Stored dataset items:
--- Start ---
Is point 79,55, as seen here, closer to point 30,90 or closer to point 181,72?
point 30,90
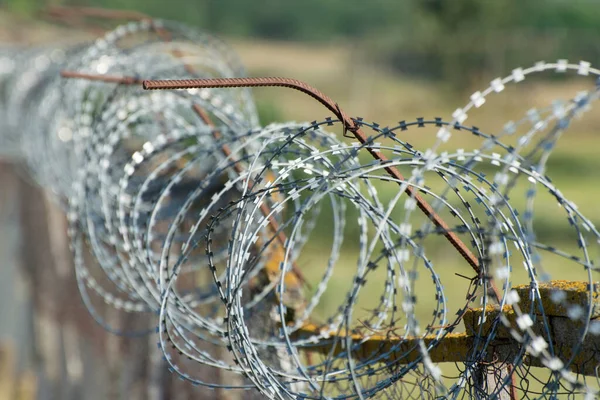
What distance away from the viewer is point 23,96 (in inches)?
396

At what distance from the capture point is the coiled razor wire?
2535 millimetres

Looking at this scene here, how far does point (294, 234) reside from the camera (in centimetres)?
267

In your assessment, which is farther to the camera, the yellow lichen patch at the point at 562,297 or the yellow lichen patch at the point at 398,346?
the yellow lichen patch at the point at 398,346

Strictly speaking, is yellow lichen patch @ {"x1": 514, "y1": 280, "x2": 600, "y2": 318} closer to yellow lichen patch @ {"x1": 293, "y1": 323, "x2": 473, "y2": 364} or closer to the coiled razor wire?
the coiled razor wire

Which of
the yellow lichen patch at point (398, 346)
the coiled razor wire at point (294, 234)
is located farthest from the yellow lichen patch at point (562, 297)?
the yellow lichen patch at point (398, 346)

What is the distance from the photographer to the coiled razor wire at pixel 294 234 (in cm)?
254

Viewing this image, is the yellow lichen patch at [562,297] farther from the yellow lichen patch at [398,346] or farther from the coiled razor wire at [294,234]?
the yellow lichen patch at [398,346]

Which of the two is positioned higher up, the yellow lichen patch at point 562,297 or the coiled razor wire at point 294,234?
the coiled razor wire at point 294,234

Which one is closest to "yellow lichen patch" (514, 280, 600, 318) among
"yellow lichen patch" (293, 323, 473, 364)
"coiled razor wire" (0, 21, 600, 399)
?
"coiled razor wire" (0, 21, 600, 399)

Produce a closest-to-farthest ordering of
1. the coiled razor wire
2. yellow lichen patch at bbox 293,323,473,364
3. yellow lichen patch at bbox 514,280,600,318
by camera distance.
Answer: the coiled razor wire → yellow lichen patch at bbox 514,280,600,318 → yellow lichen patch at bbox 293,323,473,364

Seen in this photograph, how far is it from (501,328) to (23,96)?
26.2 ft

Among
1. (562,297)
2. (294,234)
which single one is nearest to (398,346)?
(562,297)

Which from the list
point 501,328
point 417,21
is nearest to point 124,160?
point 501,328

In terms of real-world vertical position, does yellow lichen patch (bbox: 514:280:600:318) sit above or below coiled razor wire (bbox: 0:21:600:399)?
below
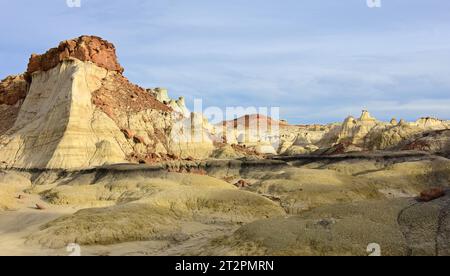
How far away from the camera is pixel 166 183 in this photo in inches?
1247

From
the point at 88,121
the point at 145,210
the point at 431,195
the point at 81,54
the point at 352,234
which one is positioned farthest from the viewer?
the point at 81,54

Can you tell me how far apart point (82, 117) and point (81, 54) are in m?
8.50

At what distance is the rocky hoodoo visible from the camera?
143 feet

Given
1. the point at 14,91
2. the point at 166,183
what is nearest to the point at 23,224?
the point at 166,183

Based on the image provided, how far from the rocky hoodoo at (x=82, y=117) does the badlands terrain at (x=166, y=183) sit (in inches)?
5.2

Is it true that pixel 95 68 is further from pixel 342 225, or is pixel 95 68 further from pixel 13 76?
pixel 342 225

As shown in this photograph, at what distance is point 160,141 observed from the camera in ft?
169

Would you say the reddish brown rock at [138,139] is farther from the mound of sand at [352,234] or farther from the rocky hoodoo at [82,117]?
the mound of sand at [352,234]

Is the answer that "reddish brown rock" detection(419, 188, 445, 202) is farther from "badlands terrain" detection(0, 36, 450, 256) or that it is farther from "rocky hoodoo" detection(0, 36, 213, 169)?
"rocky hoodoo" detection(0, 36, 213, 169)

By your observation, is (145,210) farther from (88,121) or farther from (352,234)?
(88,121)

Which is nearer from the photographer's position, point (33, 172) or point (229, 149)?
point (33, 172)
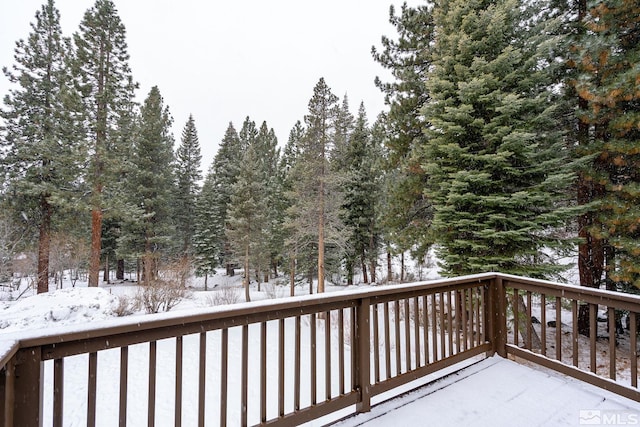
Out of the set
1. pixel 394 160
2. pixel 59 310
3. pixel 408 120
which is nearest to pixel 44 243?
pixel 59 310

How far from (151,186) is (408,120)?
1654 cm

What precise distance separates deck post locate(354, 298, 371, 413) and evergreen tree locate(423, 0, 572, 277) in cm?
421

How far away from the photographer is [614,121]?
19.0 ft

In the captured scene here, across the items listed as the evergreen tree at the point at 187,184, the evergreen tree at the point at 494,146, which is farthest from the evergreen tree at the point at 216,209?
the evergreen tree at the point at 494,146

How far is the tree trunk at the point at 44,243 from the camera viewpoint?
42.9 feet

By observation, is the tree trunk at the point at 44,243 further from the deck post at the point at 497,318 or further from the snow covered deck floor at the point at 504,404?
the deck post at the point at 497,318

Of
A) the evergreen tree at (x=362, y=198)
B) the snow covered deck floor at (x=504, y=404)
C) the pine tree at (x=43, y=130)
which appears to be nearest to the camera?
the snow covered deck floor at (x=504, y=404)

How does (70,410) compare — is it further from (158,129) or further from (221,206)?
(221,206)

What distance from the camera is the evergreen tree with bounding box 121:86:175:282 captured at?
1839 cm

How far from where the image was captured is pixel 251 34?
1494 inches

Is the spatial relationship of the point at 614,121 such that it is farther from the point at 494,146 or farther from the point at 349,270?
the point at 349,270

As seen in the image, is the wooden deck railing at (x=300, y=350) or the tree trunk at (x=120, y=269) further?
the tree trunk at (x=120, y=269)

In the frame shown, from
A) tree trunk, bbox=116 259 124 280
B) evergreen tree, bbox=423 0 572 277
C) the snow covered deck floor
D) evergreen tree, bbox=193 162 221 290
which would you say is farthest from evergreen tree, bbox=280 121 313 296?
tree trunk, bbox=116 259 124 280

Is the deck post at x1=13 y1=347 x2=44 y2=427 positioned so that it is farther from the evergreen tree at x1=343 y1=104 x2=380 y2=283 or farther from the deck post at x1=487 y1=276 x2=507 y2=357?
the evergreen tree at x1=343 y1=104 x2=380 y2=283
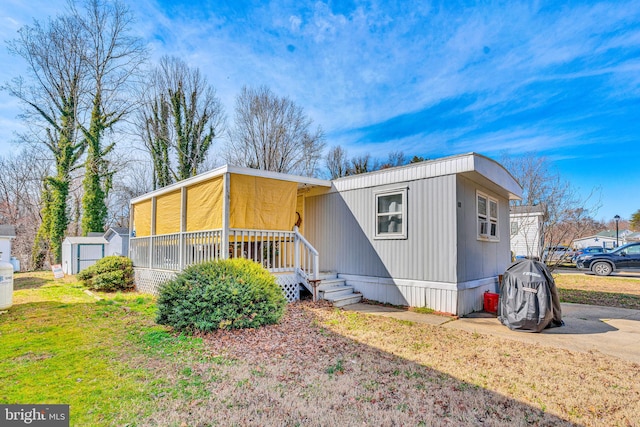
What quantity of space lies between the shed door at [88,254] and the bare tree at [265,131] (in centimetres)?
917

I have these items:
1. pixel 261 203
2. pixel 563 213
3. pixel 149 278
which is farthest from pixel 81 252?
pixel 563 213

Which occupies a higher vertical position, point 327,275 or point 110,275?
point 327,275

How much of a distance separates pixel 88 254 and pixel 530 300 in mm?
17003

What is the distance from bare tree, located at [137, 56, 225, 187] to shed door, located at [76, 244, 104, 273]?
598 centimetres

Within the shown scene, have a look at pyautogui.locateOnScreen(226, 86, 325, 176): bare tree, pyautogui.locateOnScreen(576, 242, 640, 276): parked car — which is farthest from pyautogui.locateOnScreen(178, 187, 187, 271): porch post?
pyautogui.locateOnScreen(576, 242, 640, 276): parked car

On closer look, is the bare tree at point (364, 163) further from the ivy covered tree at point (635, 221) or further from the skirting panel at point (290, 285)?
the ivy covered tree at point (635, 221)

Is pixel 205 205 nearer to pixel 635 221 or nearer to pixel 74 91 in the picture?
pixel 74 91

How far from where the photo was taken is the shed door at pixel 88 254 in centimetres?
1449

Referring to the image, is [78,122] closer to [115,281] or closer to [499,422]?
[115,281]

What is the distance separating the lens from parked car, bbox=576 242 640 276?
546 inches

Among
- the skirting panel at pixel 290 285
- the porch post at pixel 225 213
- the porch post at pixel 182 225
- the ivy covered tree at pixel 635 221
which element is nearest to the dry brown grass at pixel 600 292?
the skirting panel at pixel 290 285

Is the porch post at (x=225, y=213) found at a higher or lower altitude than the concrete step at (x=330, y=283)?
higher

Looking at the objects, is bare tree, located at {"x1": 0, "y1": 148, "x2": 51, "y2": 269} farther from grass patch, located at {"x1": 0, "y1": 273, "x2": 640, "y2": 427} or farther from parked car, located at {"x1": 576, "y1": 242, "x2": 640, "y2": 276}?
parked car, located at {"x1": 576, "y1": 242, "x2": 640, "y2": 276}

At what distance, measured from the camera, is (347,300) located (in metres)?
7.43
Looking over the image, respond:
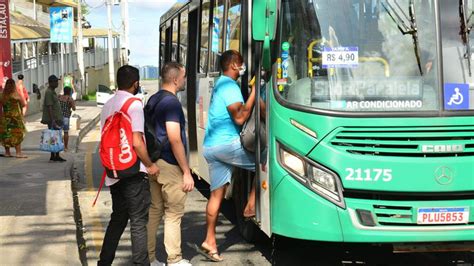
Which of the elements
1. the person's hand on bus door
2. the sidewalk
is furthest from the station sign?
the person's hand on bus door

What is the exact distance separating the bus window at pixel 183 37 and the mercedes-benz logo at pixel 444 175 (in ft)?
18.6

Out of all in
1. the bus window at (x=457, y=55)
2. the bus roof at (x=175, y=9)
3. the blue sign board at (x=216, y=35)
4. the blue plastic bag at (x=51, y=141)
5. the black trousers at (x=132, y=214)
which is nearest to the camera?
the bus window at (x=457, y=55)

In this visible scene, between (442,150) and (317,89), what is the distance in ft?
3.44

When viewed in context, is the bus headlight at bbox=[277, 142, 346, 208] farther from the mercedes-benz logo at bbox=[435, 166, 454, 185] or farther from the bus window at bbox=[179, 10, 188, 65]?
the bus window at bbox=[179, 10, 188, 65]

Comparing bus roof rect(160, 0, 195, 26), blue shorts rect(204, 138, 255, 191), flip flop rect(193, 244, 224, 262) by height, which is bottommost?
flip flop rect(193, 244, 224, 262)

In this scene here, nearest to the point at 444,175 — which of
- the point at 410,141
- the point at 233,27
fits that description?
the point at 410,141

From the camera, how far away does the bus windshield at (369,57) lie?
17.3ft

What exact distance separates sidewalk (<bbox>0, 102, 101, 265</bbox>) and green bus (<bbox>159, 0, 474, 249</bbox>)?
242cm

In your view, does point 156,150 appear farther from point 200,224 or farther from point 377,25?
point 200,224

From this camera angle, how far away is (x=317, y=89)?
17.6 feet

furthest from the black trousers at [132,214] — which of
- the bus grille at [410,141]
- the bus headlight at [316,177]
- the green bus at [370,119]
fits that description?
the bus grille at [410,141]

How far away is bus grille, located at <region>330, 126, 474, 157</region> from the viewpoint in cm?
--- End ---
Your task =
Rename "bare tree" to "leafless tree" in the items from the line with "How much of" up to and including the line with "598 centimetres". Give those lines again, leaving everything else unchanged.

The result =
How much of a distance separates pixel 88 254 and pixel 530 300 in mm?
17003

What is the distance from leafless tree, located at [137, 56, 225, 187] to shed door, located at [76, 244, 104, 273]?
598 centimetres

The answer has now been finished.